** START OF Entries **

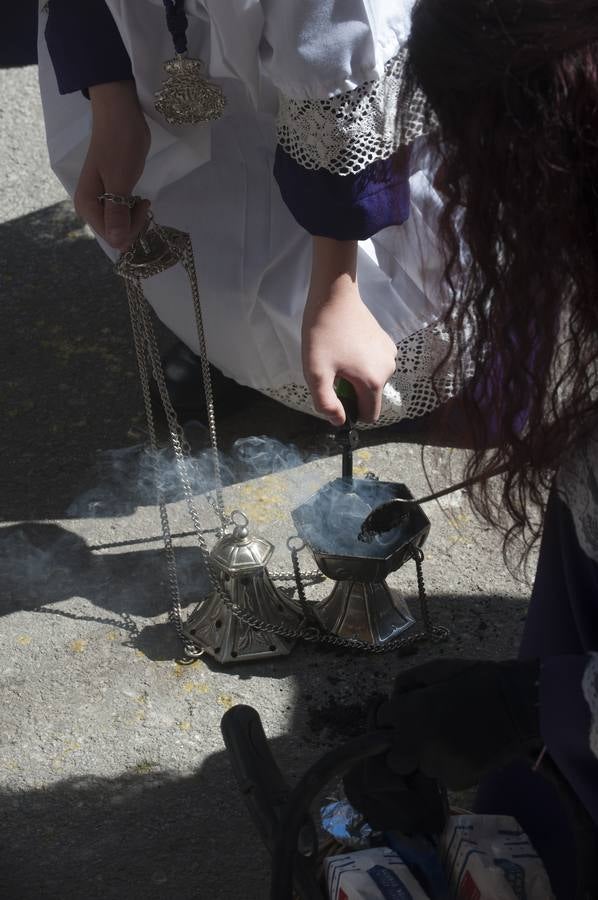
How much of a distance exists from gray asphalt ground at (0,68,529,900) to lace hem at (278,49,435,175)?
537 millimetres

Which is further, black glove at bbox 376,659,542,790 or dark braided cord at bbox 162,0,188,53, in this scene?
dark braided cord at bbox 162,0,188,53

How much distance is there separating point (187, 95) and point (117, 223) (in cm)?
24

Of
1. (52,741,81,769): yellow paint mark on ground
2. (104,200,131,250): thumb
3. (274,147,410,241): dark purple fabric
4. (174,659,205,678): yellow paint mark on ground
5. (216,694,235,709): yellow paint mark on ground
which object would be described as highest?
(274,147,410,241): dark purple fabric

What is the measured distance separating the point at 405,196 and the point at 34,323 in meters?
1.36

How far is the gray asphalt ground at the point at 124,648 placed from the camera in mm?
1514

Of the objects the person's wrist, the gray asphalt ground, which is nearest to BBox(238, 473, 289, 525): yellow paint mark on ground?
the gray asphalt ground

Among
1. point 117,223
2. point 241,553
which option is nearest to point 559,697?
point 241,553

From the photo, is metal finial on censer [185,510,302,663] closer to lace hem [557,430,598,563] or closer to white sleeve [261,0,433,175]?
white sleeve [261,0,433,175]

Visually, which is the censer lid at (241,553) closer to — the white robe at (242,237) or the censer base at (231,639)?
the censer base at (231,639)

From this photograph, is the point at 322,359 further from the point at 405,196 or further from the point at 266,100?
the point at 266,100

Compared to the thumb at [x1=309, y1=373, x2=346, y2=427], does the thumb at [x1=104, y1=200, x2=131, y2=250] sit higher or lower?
higher

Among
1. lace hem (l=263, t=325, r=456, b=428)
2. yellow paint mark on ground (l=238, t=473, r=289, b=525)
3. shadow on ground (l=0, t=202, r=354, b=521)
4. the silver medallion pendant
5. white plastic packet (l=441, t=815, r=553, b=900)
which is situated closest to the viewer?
white plastic packet (l=441, t=815, r=553, b=900)

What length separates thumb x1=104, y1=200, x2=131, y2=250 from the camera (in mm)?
1749

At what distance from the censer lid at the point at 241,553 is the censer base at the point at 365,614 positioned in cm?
15
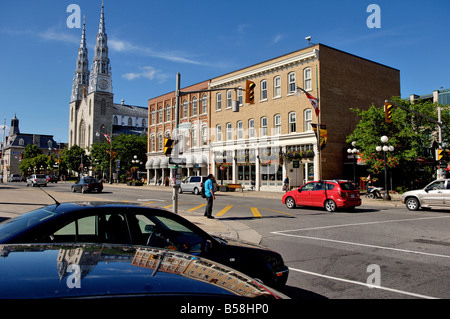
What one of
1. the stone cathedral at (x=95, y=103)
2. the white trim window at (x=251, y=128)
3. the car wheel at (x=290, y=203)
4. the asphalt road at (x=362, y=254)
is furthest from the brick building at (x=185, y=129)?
the stone cathedral at (x=95, y=103)

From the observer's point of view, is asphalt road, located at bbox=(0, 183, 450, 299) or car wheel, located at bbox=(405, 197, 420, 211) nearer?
asphalt road, located at bbox=(0, 183, 450, 299)

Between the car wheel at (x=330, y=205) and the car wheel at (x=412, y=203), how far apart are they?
4379 millimetres

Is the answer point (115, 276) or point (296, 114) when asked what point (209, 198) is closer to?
point (115, 276)

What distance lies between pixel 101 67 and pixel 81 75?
21143 mm

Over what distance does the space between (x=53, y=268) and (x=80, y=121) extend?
124293 mm

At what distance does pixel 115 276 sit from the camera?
75.0 inches

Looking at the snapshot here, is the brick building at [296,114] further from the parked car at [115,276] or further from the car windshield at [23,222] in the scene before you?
the parked car at [115,276]

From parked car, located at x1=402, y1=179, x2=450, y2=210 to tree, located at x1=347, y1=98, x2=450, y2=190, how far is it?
9611 mm

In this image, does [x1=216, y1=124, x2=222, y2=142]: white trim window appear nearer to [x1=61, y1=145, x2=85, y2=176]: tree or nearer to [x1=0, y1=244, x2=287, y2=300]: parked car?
[x1=0, y1=244, x2=287, y2=300]: parked car

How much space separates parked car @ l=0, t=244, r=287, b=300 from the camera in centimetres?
173

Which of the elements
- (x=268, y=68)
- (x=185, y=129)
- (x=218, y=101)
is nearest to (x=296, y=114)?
(x=268, y=68)

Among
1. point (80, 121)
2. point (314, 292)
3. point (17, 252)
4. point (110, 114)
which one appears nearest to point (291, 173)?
point (314, 292)

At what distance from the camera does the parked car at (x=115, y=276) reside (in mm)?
1732

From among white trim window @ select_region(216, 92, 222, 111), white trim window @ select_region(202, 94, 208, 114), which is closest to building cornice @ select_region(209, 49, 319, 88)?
white trim window @ select_region(216, 92, 222, 111)
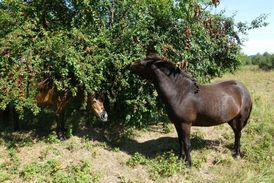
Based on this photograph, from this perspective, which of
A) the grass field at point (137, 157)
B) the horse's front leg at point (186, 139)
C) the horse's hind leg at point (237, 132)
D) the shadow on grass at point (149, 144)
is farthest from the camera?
the shadow on grass at point (149, 144)

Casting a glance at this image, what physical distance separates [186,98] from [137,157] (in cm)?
152

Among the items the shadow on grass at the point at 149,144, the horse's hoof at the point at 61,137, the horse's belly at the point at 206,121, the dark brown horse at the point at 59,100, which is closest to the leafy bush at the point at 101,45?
the dark brown horse at the point at 59,100

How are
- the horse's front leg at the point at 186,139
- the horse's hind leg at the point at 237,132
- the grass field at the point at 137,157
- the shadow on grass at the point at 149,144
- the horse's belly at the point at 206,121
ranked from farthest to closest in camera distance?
the shadow on grass at the point at 149,144, the horse's hind leg at the point at 237,132, the horse's belly at the point at 206,121, the horse's front leg at the point at 186,139, the grass field at the point at 137,157

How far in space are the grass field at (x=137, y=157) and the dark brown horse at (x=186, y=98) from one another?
0.51 meters

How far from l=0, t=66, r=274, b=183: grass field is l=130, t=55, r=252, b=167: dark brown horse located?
Answer: 1.67 ft

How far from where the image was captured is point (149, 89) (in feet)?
27.0

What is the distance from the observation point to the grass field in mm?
6414

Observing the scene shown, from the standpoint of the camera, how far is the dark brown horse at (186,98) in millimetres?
6758

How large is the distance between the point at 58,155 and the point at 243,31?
5705 mm

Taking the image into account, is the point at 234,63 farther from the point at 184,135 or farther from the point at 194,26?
the point at 184,135

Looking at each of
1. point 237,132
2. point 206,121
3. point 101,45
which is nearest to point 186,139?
point 206,121

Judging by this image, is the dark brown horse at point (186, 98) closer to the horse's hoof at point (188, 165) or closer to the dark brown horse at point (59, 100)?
the horse's hoof at point (188, 165)

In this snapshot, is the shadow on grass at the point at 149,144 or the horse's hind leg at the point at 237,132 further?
the shadow on grass at the point at 149,144

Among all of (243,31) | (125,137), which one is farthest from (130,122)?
(243,31)
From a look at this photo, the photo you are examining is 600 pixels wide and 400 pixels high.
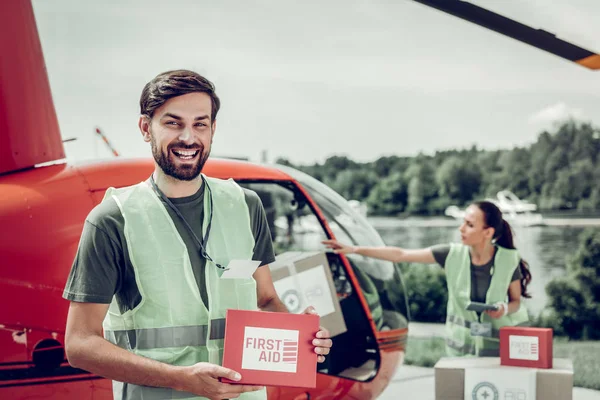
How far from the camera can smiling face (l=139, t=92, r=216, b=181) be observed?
1824 millimetres

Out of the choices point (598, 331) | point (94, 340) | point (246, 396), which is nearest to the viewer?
point (94, 340)

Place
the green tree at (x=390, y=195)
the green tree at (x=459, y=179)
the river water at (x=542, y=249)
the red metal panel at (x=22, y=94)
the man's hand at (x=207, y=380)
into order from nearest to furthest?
the man's hand at (x=207, y=380)
the red metal panel at (x=22, y=94)
the river water at (x=542, y=249)
the green tree at (x=459, y=179)
the green tree at (x=390, y=195)

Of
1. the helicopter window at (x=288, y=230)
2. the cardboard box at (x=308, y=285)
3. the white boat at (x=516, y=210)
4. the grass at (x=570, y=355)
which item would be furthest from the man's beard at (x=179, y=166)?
the white boat at (x=516, y=210)

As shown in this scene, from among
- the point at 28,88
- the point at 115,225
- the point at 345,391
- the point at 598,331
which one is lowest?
the point at 598,331

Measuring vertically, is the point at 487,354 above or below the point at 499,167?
below

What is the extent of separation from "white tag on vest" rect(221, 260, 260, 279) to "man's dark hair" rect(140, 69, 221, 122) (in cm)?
44

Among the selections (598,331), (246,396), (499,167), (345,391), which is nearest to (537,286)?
(598,331)

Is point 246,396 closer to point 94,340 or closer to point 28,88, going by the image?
point 94,340

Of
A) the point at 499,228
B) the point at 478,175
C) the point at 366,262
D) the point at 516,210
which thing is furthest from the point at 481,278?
the point at 478,175

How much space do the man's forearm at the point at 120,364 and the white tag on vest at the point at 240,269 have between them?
283mm

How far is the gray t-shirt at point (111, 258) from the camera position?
67.8 inches

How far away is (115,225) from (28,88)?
1.69 m

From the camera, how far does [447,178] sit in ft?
35.0

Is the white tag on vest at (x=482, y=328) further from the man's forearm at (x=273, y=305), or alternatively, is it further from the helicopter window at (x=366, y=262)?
the man's forearm at (x=273, y=305)
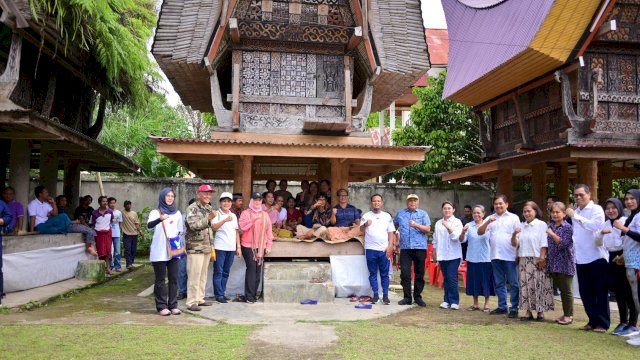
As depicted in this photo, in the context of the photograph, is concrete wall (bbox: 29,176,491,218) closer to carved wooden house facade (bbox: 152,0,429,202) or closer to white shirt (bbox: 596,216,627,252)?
carved wooden house facade (bbox: 152,0,429,202)

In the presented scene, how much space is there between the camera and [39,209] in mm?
10180

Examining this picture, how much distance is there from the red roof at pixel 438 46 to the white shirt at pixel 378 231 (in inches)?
813

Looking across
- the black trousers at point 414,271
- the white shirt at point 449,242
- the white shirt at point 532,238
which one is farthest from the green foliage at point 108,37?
the white shirt at point 532,238

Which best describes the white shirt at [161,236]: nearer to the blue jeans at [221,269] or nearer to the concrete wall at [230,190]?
the blue jeans at [221,269]

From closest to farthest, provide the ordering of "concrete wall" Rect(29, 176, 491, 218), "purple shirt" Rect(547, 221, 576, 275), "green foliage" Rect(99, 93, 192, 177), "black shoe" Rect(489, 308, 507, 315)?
1. "purple shirt" Rect(547, 221, 576, 275)
2. "black shoe" Rect(489, 308, 507, 315)
3. "concrete wall" Rect(29, 176, 491, 218)
4. "green foliage" Rect(99, 93, 192, 177)

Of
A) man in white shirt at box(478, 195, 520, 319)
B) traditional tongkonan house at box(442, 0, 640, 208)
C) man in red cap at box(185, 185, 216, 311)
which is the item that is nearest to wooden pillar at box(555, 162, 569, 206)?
traditional tongkonan house at box(442, 0, 640, 208)

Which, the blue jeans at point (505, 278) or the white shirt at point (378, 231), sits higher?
the white shirt at point (378, 231)

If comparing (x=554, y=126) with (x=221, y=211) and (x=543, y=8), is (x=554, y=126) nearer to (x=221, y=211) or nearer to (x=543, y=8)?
(x=543, y=8)

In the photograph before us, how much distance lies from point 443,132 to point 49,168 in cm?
1155

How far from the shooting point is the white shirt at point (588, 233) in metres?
6.20

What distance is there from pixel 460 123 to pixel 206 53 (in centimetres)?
1027

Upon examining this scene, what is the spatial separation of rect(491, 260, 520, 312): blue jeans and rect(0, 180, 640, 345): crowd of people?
0.01 metres

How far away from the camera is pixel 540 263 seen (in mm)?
6906

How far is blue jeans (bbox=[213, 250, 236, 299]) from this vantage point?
26.1ft
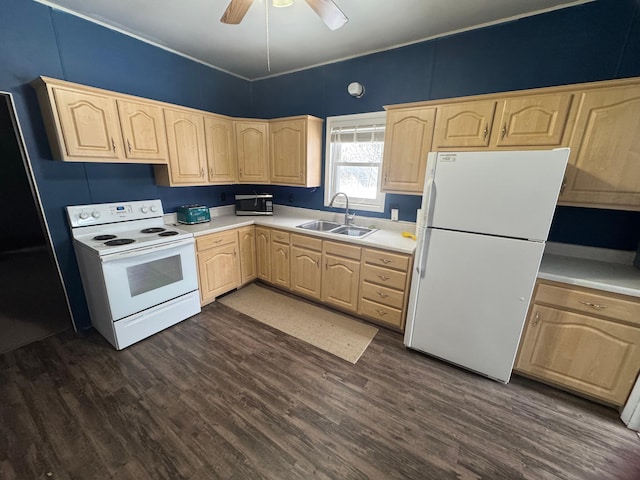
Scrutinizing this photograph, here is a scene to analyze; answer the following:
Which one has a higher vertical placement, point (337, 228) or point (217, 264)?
point (337, 228)

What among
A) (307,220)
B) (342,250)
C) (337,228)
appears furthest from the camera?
(307,220)

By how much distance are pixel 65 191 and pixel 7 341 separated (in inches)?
55.2

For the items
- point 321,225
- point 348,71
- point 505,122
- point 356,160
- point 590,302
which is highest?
point 348,71

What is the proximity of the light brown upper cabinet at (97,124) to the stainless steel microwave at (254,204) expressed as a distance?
45.4 inches

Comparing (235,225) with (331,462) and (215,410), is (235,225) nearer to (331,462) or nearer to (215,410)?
(215,410)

** END OF Entries **

[What is being asked]: Give the lines from the one containing "For the items" through the end of the material, both included, as a Markdown table with a Row column numbering each line and a Text column holding the line itself, leaving out blank lines.

[Answer below]:
| Row | Text |
|---|---|
| 1 | For the items |
| 2 | - point 321,225 |
| 3 | - point 348,71 |
| 4 | - point 505,122 |
| 5 | - point 356,160 |
| 6 | - point 590,302 |
| 7 | which is highest? |
| 8 | point 348,71 |
| 9 | What is the proximity of the light brown upper cabinet at (97,124) to the stainless steel microwave at (254,204) expressed as a distance? |
| 10 | 45.4 inches |
| 11 | Comparing (235,225) with (331,462) and (215,410), is (235,225) nearer to (331,462) or nearer to (215,410)? |
| 12 | (215,410) |